# Homework Help: Question about double (and triple) integrals over a symmetric area

1. Apr 18, 2010

### farleyknight

]This isn't a home work question in particular, but just want confirmation about a general idea.

So in Calc III, you have integrals of the form

$$\int_{-a}^a \int_{-\sqrt{a^2 - x^2}}^{\sqrt{a^2 - x^2}} x y dy dx$$

which is the typical rectangular coordinates for a circle. Now, the integrand is the term x y, and you sum over the pieces in the circle, you'll have for each piece a negative and a positive part, which will sum to zero. And since this holds for all pieces, then the integral will be zero.
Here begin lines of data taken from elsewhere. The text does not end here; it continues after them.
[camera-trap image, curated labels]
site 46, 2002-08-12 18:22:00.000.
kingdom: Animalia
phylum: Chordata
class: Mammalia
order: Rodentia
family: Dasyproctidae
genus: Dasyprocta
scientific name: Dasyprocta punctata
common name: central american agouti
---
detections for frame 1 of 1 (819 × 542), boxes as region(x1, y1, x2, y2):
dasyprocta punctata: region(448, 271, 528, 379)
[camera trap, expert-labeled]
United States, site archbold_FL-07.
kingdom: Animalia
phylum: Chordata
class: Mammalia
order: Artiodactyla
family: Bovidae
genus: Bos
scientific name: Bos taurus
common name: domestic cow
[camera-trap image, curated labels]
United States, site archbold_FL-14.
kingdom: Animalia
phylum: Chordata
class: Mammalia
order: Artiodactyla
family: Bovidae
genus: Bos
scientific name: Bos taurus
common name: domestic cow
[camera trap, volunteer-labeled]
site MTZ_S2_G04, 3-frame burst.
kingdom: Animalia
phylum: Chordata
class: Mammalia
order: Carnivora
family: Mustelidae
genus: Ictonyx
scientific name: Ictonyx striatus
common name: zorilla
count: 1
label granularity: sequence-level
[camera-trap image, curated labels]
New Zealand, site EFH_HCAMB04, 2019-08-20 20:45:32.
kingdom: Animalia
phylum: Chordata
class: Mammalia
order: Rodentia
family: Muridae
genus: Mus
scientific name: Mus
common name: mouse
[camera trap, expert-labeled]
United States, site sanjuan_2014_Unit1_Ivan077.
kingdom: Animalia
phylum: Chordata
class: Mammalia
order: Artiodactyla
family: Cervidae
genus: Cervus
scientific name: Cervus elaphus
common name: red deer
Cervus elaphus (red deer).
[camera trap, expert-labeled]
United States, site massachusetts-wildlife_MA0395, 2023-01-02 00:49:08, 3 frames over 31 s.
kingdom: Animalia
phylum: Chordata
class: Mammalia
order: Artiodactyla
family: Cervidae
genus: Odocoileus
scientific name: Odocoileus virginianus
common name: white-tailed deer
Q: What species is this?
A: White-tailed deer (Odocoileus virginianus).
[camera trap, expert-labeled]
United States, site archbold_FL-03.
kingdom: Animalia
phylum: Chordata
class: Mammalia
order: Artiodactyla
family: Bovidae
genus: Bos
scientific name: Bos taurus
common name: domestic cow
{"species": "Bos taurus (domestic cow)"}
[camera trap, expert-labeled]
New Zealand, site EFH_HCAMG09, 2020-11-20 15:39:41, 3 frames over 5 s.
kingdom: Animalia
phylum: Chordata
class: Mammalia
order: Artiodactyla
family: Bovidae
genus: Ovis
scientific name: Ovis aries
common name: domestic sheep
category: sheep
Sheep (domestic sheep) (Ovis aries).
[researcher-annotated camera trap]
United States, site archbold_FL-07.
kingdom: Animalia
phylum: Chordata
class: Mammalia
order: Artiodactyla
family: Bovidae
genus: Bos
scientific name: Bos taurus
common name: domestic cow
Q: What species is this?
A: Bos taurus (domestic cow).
My question is basically, what kind of rule of thumb can you use to check if the integral actually is zero versus some still mistake on your part? I would assume that if x and y are both odd powers of a polynomial then you'll always have these opposing pairs. Is that correct?

2. Apr 19, 2010

### lanedance

you could do the integration.

with polar coordinates porbably wouldn't be too hard

otherwise this is a question about the symmetry of the function, or more correct in this case x & y are both 1D anti-symmetric functions

so in the 1D case
note f(x) = x is defined as an antisymmetric function as f(-x) = -f(x) so it is easy to show the integral is zero
$$\int_{-a}^{a}dx f(x) = \int_{-a}^{0}dx f(x)+ \int_0^{a}dx f(x)$$

now in the, use dummy variable x', then change variable (back to x) to x' = -x, dx = -dx'
$$\int_{-a}^{0}dx' f(x') = \int_{a}^{0}(-dx) f(-x) = - \int_{0}^{a}(-dx) (-f(x)) =- \int_{0}^{a}dx f(x)$$

giving the result
$$\int_{-a}^{a}dx f(x) = - \int_{0}^{a}dx f(x)+ \int_0^{a}dx f(x) = 0$$

3. Apr 19, 2010

### lanedance

now knowing that what can you say about eh 2D case?